Tuesday 22 July 2014

butterflies

The buddleias by the veranda have nearly gone over.  They have been a magnet for Peacock butterflies, and even now the last few flowers are studded with their red and black wings. The Peacock is a beautiful insect, and one of the few butterflies I can recognise.  Compared to bumble bees, though, their navigational strategies are rubbish, and compared to honey bees they are very difficult to help once they've got lost.

The problem is that they have been coming in to the sitting room.  We've had the veranda door open in the hot weather, and they've been fluttering up off the buddleia and into the house.  Once inside, they gravitate to the big window, which faces almost due south and is the brightest side of the room, and bang against the glass.  They will not stay still while you put a glass over them and slide a piece of stiff paper under their feet, like the honey bees do, so you can't put them out.  Nor will they swoop randomly around the room like the bumbles do until they see the open door, and make their own way out.  Bumble bees are pretty good at finding their way out of houses, as insects go.

The way to get the Peacocks out is to shut the curtains, so that the open door becomes the brightest point.  Then, eventually, they will fly out.  Shutting a pair of curtains so that the butterfly ends up on the inside of them, and not sandwiched between the fabric and the glass, still battering away against the window, is quite difficult.  You have to press the material against the window while pulling the curtain across, and it is easier with two people, as you need at least three hands.

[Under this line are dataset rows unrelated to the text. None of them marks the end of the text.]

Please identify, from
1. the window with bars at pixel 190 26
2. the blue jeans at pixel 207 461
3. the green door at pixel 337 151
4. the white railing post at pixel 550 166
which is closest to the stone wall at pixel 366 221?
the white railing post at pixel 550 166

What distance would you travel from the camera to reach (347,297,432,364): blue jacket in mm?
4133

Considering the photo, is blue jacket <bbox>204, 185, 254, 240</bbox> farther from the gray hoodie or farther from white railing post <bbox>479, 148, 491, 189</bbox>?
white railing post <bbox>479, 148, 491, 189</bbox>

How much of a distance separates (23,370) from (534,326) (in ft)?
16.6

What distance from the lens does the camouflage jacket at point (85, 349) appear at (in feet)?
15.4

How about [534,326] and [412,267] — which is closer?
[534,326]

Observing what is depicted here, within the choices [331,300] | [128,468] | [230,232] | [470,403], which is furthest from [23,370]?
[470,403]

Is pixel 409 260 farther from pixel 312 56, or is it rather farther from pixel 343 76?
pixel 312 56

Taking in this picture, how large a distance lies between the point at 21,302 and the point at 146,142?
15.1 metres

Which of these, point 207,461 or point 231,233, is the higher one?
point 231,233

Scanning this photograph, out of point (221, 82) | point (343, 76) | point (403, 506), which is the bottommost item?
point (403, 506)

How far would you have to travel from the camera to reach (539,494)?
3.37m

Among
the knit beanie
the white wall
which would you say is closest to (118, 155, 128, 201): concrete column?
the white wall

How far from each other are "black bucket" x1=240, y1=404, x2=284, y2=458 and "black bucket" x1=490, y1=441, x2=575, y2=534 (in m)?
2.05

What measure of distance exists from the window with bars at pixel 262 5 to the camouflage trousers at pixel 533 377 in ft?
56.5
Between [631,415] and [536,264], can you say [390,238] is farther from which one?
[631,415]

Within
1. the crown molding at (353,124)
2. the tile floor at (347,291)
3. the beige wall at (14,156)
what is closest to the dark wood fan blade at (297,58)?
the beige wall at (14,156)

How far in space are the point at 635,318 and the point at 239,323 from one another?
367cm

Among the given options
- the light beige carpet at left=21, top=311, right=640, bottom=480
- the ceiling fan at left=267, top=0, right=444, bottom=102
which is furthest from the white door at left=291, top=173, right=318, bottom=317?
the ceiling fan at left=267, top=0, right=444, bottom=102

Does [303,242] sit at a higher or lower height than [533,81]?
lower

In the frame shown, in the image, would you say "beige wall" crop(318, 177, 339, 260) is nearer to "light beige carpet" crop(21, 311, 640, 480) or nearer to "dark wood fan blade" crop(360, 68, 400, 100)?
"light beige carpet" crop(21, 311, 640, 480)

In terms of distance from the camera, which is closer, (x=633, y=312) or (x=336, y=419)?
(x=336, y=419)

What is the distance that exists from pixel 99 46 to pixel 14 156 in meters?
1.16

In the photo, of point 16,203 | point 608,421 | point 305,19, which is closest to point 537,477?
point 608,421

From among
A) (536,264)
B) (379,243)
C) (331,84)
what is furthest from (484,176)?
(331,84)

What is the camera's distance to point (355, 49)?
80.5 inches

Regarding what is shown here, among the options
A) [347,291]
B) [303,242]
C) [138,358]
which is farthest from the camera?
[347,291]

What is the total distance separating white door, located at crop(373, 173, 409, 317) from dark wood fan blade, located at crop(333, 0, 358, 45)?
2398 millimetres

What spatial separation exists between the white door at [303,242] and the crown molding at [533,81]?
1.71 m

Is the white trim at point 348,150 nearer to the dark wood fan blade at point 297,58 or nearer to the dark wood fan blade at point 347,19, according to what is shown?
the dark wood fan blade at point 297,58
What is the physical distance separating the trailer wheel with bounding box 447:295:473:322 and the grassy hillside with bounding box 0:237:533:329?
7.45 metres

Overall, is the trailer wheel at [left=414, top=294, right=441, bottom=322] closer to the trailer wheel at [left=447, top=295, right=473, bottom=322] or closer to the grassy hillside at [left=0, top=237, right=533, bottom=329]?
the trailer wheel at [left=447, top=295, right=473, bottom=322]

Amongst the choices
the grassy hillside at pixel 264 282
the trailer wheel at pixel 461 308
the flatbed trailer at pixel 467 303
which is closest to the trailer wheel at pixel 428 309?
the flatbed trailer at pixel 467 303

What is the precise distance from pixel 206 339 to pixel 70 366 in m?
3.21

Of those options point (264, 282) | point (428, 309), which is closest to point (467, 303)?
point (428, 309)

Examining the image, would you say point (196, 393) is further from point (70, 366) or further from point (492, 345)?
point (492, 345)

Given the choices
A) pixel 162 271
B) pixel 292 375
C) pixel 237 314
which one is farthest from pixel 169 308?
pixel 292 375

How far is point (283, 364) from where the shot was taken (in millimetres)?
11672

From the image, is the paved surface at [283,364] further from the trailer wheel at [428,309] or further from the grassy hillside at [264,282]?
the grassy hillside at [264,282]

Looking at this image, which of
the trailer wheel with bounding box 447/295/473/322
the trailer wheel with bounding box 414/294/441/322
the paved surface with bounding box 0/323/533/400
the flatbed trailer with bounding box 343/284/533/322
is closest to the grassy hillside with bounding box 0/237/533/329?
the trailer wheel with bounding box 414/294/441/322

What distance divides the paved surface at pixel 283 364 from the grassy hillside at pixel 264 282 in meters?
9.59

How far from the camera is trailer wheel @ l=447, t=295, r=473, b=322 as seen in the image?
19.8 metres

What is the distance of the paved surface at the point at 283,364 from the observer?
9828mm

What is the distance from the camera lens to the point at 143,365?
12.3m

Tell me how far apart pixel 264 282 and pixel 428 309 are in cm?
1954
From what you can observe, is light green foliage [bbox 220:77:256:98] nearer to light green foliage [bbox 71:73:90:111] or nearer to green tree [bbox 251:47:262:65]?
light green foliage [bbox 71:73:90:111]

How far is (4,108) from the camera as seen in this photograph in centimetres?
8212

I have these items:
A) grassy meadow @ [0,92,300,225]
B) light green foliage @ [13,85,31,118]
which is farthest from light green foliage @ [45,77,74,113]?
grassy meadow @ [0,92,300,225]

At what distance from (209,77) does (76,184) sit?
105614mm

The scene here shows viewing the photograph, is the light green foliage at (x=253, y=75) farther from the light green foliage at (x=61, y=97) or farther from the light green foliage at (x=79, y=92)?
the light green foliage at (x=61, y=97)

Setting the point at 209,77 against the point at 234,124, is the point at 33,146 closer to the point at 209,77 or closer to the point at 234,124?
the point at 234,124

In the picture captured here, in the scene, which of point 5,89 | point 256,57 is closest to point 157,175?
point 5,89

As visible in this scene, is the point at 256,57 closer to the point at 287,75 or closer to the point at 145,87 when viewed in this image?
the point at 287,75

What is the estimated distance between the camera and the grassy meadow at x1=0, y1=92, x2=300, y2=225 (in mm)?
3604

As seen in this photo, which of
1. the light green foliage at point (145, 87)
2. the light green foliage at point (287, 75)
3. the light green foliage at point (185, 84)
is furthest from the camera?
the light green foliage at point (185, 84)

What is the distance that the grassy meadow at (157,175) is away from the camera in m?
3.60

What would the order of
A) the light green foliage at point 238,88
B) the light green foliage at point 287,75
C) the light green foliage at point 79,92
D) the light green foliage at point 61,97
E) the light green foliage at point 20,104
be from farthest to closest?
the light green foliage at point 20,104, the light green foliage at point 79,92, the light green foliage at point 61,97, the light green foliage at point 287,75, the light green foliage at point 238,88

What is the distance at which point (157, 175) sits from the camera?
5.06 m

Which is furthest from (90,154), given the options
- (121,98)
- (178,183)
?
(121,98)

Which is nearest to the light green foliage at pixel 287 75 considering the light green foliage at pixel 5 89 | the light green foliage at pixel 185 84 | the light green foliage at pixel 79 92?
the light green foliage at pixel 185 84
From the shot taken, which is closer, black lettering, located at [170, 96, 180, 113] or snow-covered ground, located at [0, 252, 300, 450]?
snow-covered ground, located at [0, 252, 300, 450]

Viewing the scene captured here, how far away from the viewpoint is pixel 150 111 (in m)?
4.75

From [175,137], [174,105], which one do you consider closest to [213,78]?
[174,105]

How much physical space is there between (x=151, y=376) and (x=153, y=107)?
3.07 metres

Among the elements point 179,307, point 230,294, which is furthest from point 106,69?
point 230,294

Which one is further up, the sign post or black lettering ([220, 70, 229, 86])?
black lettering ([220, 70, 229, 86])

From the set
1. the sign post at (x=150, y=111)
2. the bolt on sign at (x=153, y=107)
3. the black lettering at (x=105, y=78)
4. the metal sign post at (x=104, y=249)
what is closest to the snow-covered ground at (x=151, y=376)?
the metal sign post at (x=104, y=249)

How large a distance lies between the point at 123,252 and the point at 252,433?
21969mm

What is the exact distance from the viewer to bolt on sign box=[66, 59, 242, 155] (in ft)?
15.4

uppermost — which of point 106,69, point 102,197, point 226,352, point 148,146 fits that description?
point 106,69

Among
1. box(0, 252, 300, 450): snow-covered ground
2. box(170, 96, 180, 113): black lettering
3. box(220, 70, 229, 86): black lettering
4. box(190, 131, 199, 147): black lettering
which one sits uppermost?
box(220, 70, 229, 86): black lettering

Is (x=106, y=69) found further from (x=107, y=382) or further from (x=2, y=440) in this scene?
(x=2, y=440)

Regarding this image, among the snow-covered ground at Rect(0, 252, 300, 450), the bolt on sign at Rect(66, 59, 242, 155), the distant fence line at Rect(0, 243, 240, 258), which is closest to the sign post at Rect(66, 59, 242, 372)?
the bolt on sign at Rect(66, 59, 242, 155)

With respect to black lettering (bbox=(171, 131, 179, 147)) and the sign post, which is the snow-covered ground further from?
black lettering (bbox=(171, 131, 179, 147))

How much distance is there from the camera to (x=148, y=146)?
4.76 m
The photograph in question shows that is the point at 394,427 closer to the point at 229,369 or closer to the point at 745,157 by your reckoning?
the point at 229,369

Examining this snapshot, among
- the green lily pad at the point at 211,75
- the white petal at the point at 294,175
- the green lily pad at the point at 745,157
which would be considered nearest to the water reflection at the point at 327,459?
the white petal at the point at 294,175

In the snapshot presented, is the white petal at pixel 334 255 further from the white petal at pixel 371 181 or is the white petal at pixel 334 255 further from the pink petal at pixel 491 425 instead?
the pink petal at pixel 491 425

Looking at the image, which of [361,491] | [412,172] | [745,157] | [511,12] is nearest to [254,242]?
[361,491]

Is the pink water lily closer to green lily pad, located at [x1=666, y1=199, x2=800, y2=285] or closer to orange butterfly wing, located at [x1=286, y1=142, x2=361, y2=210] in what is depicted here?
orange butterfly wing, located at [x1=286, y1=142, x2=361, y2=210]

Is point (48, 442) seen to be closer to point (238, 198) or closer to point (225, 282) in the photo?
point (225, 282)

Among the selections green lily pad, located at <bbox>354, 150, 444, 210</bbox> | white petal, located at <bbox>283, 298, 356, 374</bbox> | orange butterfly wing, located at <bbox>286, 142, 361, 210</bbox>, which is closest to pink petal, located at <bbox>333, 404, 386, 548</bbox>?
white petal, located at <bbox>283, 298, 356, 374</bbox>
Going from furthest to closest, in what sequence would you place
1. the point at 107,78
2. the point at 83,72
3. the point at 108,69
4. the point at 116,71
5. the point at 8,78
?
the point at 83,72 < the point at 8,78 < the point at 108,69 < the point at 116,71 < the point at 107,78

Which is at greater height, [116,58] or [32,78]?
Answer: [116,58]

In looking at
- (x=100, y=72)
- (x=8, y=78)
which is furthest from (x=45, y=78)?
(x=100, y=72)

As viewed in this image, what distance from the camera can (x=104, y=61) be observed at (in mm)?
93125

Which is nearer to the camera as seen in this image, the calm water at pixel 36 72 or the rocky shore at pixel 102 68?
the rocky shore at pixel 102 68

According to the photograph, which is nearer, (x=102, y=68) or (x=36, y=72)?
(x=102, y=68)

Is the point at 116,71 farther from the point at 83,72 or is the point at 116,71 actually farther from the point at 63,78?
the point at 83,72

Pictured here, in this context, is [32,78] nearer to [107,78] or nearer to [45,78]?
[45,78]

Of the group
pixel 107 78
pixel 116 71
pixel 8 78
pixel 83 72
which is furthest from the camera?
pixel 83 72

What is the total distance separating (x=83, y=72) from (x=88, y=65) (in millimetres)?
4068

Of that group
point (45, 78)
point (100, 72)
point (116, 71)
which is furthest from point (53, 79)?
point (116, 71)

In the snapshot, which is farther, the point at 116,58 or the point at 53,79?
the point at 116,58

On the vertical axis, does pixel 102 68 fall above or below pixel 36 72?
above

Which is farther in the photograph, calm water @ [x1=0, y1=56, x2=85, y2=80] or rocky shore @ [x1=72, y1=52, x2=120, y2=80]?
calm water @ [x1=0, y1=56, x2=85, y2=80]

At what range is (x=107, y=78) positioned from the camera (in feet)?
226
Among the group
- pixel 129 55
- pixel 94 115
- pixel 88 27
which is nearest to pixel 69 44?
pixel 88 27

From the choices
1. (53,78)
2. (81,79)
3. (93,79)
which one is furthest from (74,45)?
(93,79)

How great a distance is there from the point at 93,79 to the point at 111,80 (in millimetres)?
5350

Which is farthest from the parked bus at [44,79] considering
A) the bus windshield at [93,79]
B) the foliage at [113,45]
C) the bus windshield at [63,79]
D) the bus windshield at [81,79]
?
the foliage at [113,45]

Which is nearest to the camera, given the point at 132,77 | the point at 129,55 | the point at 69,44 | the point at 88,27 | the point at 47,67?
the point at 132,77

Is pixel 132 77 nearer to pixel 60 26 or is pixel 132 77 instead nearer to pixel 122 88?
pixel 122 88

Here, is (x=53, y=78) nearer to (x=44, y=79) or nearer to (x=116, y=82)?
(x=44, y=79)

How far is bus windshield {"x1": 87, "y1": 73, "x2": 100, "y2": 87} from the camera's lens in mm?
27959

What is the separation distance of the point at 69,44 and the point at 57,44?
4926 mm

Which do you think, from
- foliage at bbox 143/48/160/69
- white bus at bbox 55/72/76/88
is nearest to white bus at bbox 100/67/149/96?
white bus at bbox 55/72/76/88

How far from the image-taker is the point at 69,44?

We have ended up leaving the curtains shut for the afternoon, just to try and make sure that any visiting Peacocks go straight out again.

When they stop fluttering and rest with their wings pressed together, you realise that the backs of the wings are extremely dark, velvet black.  I could not have told you that until a couple of days ago, but it is now graved on my visual memory after looking at so many specimens.

The herb bed is a mass of insects too, including butterflies.  No Peacocks, but a lot of small orange and brown ones whose names I don't know.  They might be Skippers, either Small or Essex.  I remember soft orange wings with a brown margin, no spots, and definitely no white patches, but I failed to even look at their undersides.  In truth, I don't greatly mind what they were.  They were pretty, I don't suppose they were rare, and I don't plan to start gardening differently on their account.  There is plenty of rough grass, lots of nettles and lots of flowers supplying nectar, which suits the butterflies and me.  I have got two different sorts of oregano in the herb bed, one with pink and the other with white flowers.  The butterflies and the bees love both of them.